Exercise set:
- a) Transcribe word for word the stretch of the death penalty essay from "Massachusetts was the" through "offenses (Smith 2).".
- b) Write the next part of the death penalty essay, starting right after its last sentence.

Text section:
== Segment start ==

Death Penalty

This essay has a total of 1555 words and 8 pages.

Death Penalty

I. After spending ten long years on death row, he is escorted today by the warden down
the dimly lit white hallway to the room in which judgement day will finally arrive. As he
moves closer, he begins to regret having led a violent life of crime and murder that had
caused him to be sentenced to death so long ago. The door finally opens, and there he
stands face to face with "old sparky", a.k.a. the electric chair. He is strapped in and a
leather helmet containing a wet sponge is placed over his head along with a brass liner
that functions as an entry electrode through which nearly 2500 volts of electricity will
pass. The exit electrode- a band of brass also with a soaked sponge- is attached to the
prisoner's shaved calf. As a final preparation, a leather hood is placed over his face.

The switch is then pulled and 2,350 volts strike though the inmate's body for eight
seconds, followed by 22 seconds of one thousand volts. The cycle is repeated immediately.
This high-voltage electrocution raises the temperature of his brain to 140 degrees
Fahrenheit, and fries his internal organs (Freedberg 2).

The passage above describes a typical criminal execution by the electric chair, one of the
various methods of capital punishment, otherwise known as the death penalty. The sentence
of death has long been an accepted form of justice, yet today, capital punishment has
remained a hotly debated issue. Some believe this punishment to be cruel and unusual and
therefore violating the United States Constitution, while in reality the death penalty is
fair and just punishment for murder and other extremely violent crimes. With these
clashing viewpoints, there are also differences in the policies of various states, with
some states supporting the death penalty, and others not. This serves as an injustice
because murderers convicted in states such as Texas or Florida, which support the death
penalty, will truly be brought to justice, while murderers in states such as North Dakota
or Wisconsin will not (Staletovich 5-6). It is with this reasoning that the death penalty
should undoubtedly be implemented in all fifty United States and the District of Columbia.

II. In the United States today, capital punishment is an integral part of the criminal
justice system, and has been an accepted form of justice through the ages. During the
Colonial era the English Penal code, which prescribed death for14 offenses, was enforced
in the American colonies. Generally, colonies authorized capital punishment for a smaller
number of offenses than English law allowed, but all colonies authorized public execution
as mandatory punishment for some crimes against the state, people, or property.
Massachusetts was the first American jurisdiction to prohibit cruel and unusual
punishments with its adoption of the Massachusetts Body of Liberties in 1641. The
Puritans, however, did not consider execution cruel and unusual punishment, and even
authorized it for some religious offenses (Smith 2).

III. Even though capital punishment has been practiced in the US since Colonial times,
many people believe that the death penalty is unconstitutional and should be completely
abolished in the United States. They believe that one of the alternatives to death
sentencing is jailing offenders for the rest of their lives without the chance of parole,
commonly known as "life without parole" or LWOP. However, capital punishment contains many
advantages over LWOP and other forms of punishment for murderers.

== Segment end ==

Supplied information:
== Segment start ==

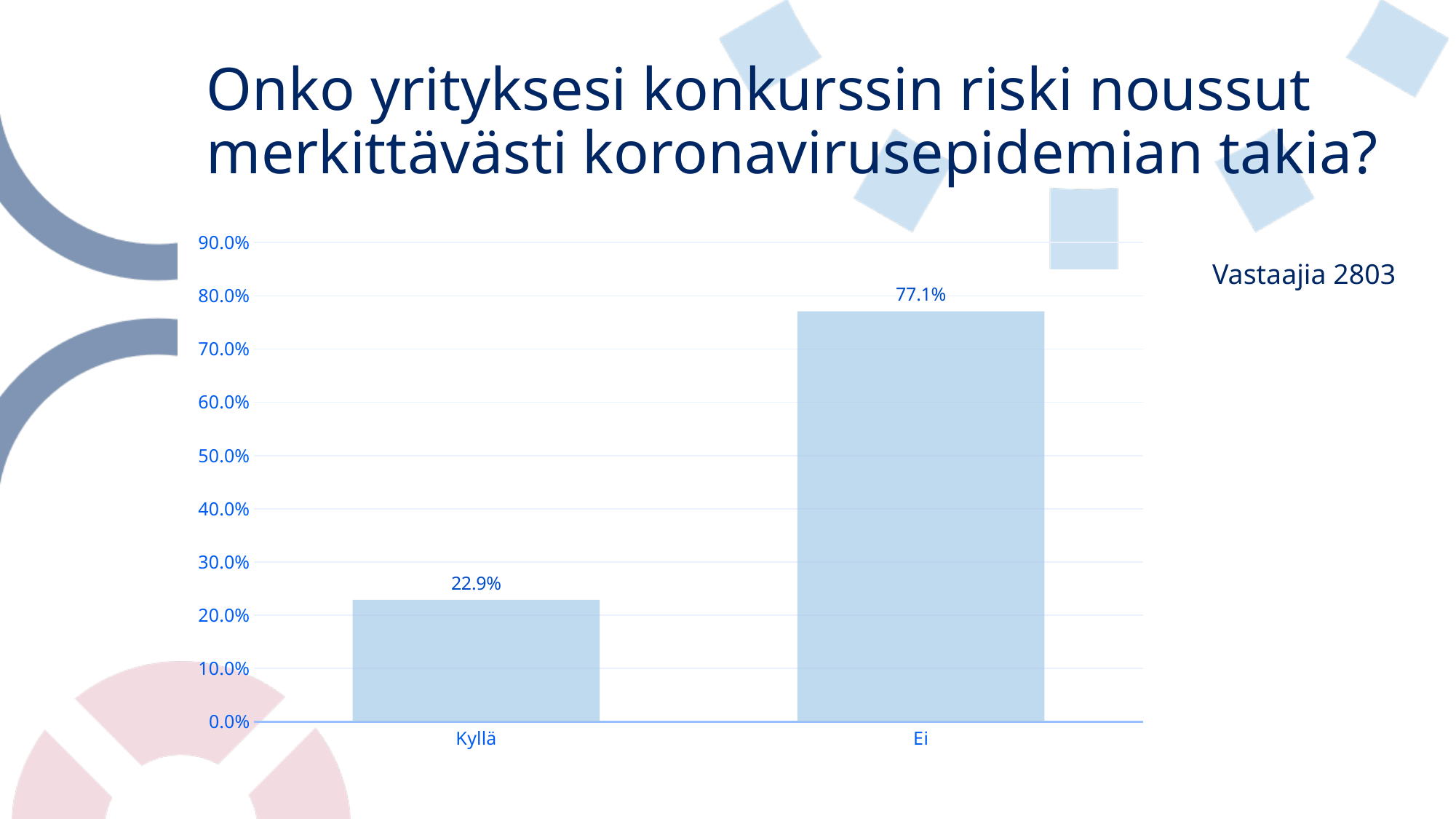
Which category has the lowest value? Kyllä What is the value for Kyllä? 22.9% Which is larger, the value for Kyllä or the value for Ei? Ei What is the total of the two bar values? 100.0% What kind of chart is shown on the slide? bar chart Is the value for Kyllä greater or less than 30.0%? less What is the difference between the values for Ei and Kyllä? 54.2% What is the value for Ei? 77.1% How many respondents (Vastaajia) does the slide report? 2803 How many categories are shown on the x axis? 2 Which category has the highest value? Ei Is the value for Ei greater or less than 70.0%? greater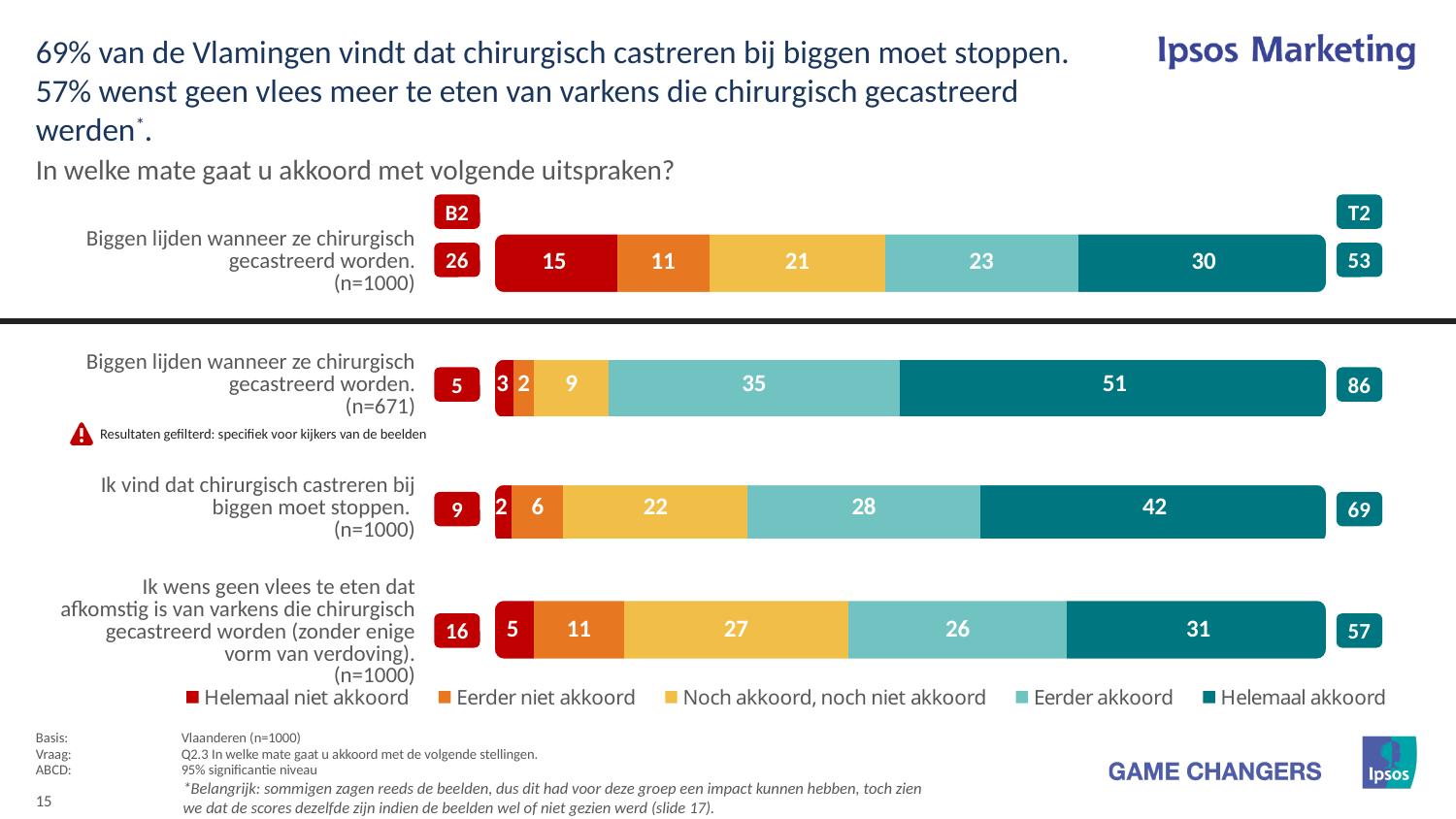
Which is larger: the 'Eerder akkoord' value for 'Biggen lijden wanneer ze chirurgisch gecastreerd worden' (n=1000) or for 'Ik vind dat chirurgisch castreren bij biggen moet stoppen'? Ik vind dat chirurgisch castreren bij biggen moet stoppen What is the 'Noch akkoord, noch niet akkoord' value for 'Ik wens geen vlees te eten dat afkomstig is van varkens die chirurgisch gecastreerd worden'? 27 What is the 'Helemaal akkoord' value for 'Biggen lijden wanneer ze chirurgisch gecastreerd worden' (n=1000)? 30 Which legend entry is shown in dark red? Helemaal niet akkoord What is the T2 value for 'Ik vind dat chirurgisch castreren bij biggen moet stoppen'? 69 Which statement has the lowest B2 value? Biggen lijden wanneer ze chirurgisch gecastreerd worden (n=671) How many statements (bars) are plotted in the chart? 4 Which statement has the highest T2 value? Biggen lijden wanneer ze chirurgisch gecastreerd worden (n=671) What kind of chart is shown on the slide? Stacked bar chart What is the 'Helemaal akkoord' value for 'Biggen lijden wanneer ze chirurgisch gecastreerd worden' (n=671)? 51 What is the difference between the 'Helemaal akkoord' values for 'Ik vind dat chirurgisch castreren bij biggen moet stoppen' and 'Ik wens geen vlees te eten dat afkomstig is van varkens die chirurgisch gecastreerd worden'? 11 How many series does the legend list? 5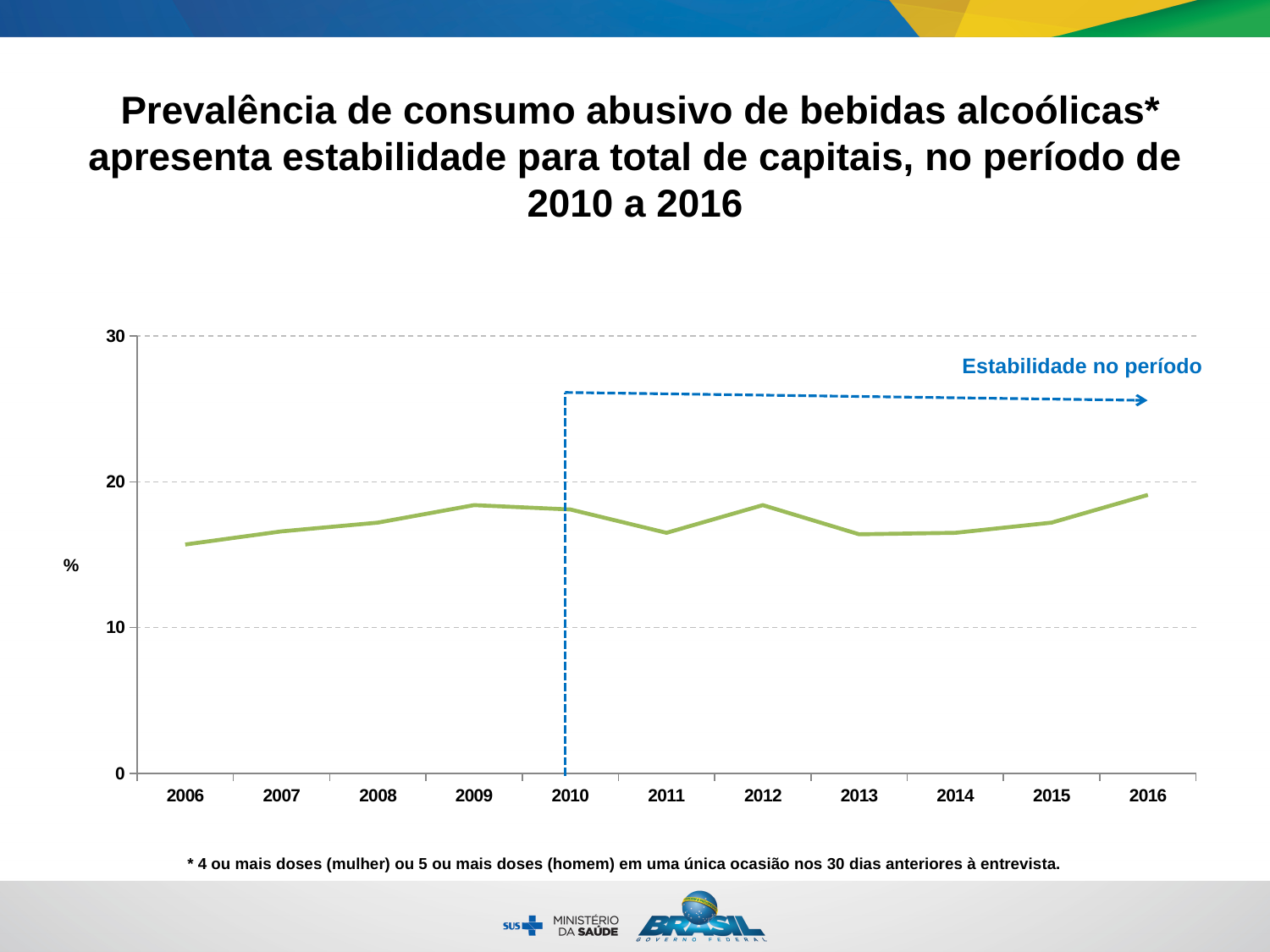
Which year has the lowest value on the chart? 2006 Is the value for 2006 greater or less than 10? greater How many years are shown on the x axis of the chart? 11 What kind of chart is shown on the slide? line chart Is the value for 2016 greater or less than 20? less What text is written next to the dashed blue arrow on the chart? Estabilidade no período Which year has the highest value on the chart? 2016 Which year has the larger value, 2009 or 2011? 2009 Which year has the larger value, 2012 or 2013? 2012 Do the values rise or fall from 2006 to 2009? rise What label is shown on the y axis of the chart? % Is the value for 2009 greater or less than 20? less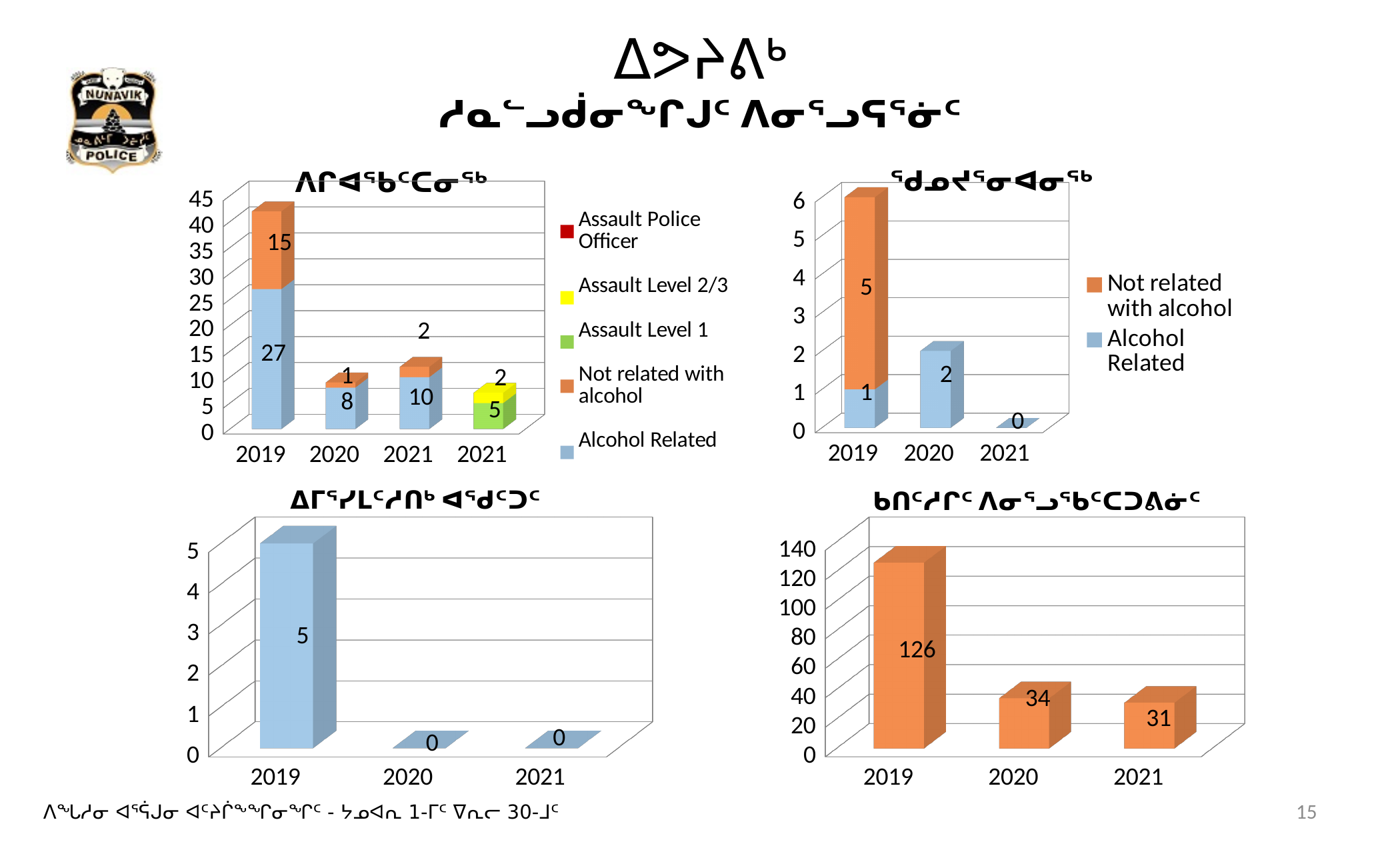
In the bottom-right chart, what is the difference between the values for 2020 and 2021? 3 In the top-left chart, what is the Not related with alcohol value for 2019? 15 In the top-right chart, what is the total of the stacked bar for 2019? 6 How many series does the legend of the top-left chart list? 5 In the top-left chart, what is the total of the stacked bar for 2020? 9 In the top-left chart, what is the Alcohol Related value for 2019? 27 In the bottom-right chart, what is the value for 2019? 126 In the top-right chart, which year has the lowest total? 2021 In the bottom-right chart, do the values rise or fall from 2019 to 2021? fall In the bottom-left chart, what is the value for 2019? 5 In the top-right chart, what is the Not related with alcohol value for 2019? 5 In the top-left chart, what is the total of the stacked bar for 2019? 42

== Segment end ==

Exercise responses:
- a)
Massachusetts was the first American jurisdiction to prohibit cruel and unusual
punishments with its adoption of the Massachusetts Body of Liberties in 1641. The
Puritans, however, did not consider execution cruel and unusual punishment, and even
authorized it for some religious offenses (Smith 2).

- b)
IV. The death penalty is both constitutional and morally right. It is true that
prisons serve in reforming criminals, but in certain cases where the offender is
unmistakably guilty and has a history of violent behavior, society has the right to demand
the ultimate punishment to ensure their own safety. It is all too frequently that someone
who has been convicted of murder is given the chance to commit another. For example, in
April of 2000 in Minneapolis, a 32 year-old man was arrested for the murder of a woman.
The same man had been convicted of a third-degree murder in 1987. In Texas, Algernon Doby,
only seven months after being paroled for a previous murder, was captured after shooting a
pregnant woman and killing her boyfriend (Barry 2). With failures such as these in our
criminal justice system, Americans deserve to know that murderers will face the same fate
as their victims. Capital punishment is the only way to ensure that this will happen.

The death penalty will not only bring justice to murderers, but will also cause
incapacitation- the disabling of a criminal to murder again. An example of this effect is
provided by James Marquart and Jonathan Sorenson, sociologists at Sam Houston State
University. They examined the histories of all those resentenced after the Supreme Court
emptied state death rows with a decision made in the 1972 trial of Furman vs. Georgia.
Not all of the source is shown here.